Caldo senza tregua, l’Italia al picco della quarta ondata: domani 25 città da bollino rosso
Temperature fino a 39 gradi, afa in aumento e mari surriscaldati: un possibile cambiamento soltanto dall’8 agosto
Roma L’Italia ha raggiunto il momento più intenso della quarta ondata di calore dell’estate. Le temperature resteranno su valori molto elevati anche nei prossimi giorni e, secondo le previsioni, non si intravede una vera tregua per almeno una settimana.
Federico Brescia, meteorologo di iLMeteo.it, sottolinea che nei giorni scorsi la soglia dei 40 gradi è stata superata in alcune zone della Pianura Padana e nelle aree interne del Centro. Anche in questa seconda parte del fine settimana sono attesi valori compresi diffusamente tra 37 e 39 gradi, sia al Nord sia nell’entroterra delle regioni centro-meridionali. A rendere il caldo ancora più difficile da sopportare sarà l’aumento dell’umidità.
Gli unici disturbi saranno rappresentati da brevi e isolati temporali di calore. I fenomeni potranno svilupparsi soprattutto nel pomeriggio sulle Alpi e sulle Prealpi, con occasionali sconfinamenti verso le pianure vicine, e lungo alcuni tratti della dorsale appenninica. Si tratterà comunque di episodi localizzati, insufficienti a determinare una diminuzione duratura delle temperature.
A mantenere elevata la colonnina di mercurio contribuiscono anche il calore accumulato dal terreno e quello dei mari italiani, che presentano temperature superficiali quasi ovunque superiori ai 28 gradi. L’acqua così calda limita l’azione rinfrescante delle brezze e favorisce temperature molto alte anche durante la notte.
Dopo una domenica 2 agosto con tempo prevalentemente soleggiato e molto caldo, il quadro cambierà poco domani 3 agosto: ancora sole e caldo intenso in gran parte dell’Italia, con temporali pomeridiani sui rilievi alpini e appenninici. Martedì 4 agosto l’instabilità potrà interessare soprattutto l’Appennino abruzzese e, più localmente, le aree montuose meridionali.

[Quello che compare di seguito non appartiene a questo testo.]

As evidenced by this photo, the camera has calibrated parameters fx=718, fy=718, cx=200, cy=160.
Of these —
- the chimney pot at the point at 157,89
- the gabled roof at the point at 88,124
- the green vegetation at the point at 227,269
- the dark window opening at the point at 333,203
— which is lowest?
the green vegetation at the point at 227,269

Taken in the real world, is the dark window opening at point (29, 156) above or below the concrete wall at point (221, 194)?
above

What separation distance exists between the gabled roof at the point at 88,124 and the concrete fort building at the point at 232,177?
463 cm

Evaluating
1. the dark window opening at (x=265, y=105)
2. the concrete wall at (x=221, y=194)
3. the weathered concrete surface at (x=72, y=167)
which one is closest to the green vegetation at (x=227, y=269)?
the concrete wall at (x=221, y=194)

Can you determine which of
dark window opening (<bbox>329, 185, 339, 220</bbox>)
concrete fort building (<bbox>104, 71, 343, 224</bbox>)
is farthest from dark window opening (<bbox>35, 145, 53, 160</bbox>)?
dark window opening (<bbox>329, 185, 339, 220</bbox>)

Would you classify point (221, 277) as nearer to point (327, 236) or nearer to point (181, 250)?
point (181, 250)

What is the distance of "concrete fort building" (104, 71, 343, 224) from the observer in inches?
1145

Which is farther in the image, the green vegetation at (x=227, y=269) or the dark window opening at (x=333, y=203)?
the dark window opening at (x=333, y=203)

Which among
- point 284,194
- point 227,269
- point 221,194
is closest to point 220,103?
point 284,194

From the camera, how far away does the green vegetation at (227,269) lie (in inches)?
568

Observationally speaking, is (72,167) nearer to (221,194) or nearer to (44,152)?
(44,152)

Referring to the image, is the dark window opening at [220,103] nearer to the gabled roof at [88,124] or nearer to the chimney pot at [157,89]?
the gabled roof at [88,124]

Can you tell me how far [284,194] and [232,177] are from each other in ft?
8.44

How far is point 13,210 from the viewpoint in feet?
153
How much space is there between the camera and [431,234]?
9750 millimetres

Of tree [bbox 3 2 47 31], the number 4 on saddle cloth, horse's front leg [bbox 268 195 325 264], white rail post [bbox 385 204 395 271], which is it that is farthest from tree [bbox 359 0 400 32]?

Un primo e ancora incerto aumento dell’instabilità potrebbe manifestarsi dall’8 agosto, inizialmente sulle regioni settentrionali. Si tratta però di una previsione a lunga scadenza, che dovrà essere confermata dai prossimi aggiornamenti dei modelli meteorologici.
Intanto cresce l’allerta per i possibili effetti del caldo sulla salute. Oggi erano 23 le città contrassegnate dal bollino rosso del ministero della Salute: Bologna, Bolzano, Brescia, Cagliari, Campobasso, Catania, Civitavecchia, Firenze, Frosinone, Genova, Latina, Milano, Napoli, Palermo, Perugia, Pescara, Rieti, Roma, Torino, Trieste, Venezia, Verona e Viterbo. Ancona, Bari e Messina sono in arancione, mentre Reggio Calabria resta in giallo.
Domani lunedì 3 agosto il livello massimo di allerta sarà esteso anche ad Ancona e Bari: saliranno così a 25, sulle 27 monitorate, le città con il bollino rosso. Le uniche eccezioni saranno Messina e Reggio Calabria, entrambe al livello giallo di preallerta. Il bollino rosso segnala condizioni di rischio che possono produrre effetti negativi non soltanto sulle persone più fragili, ma anche sulla popolazione sana e attiva.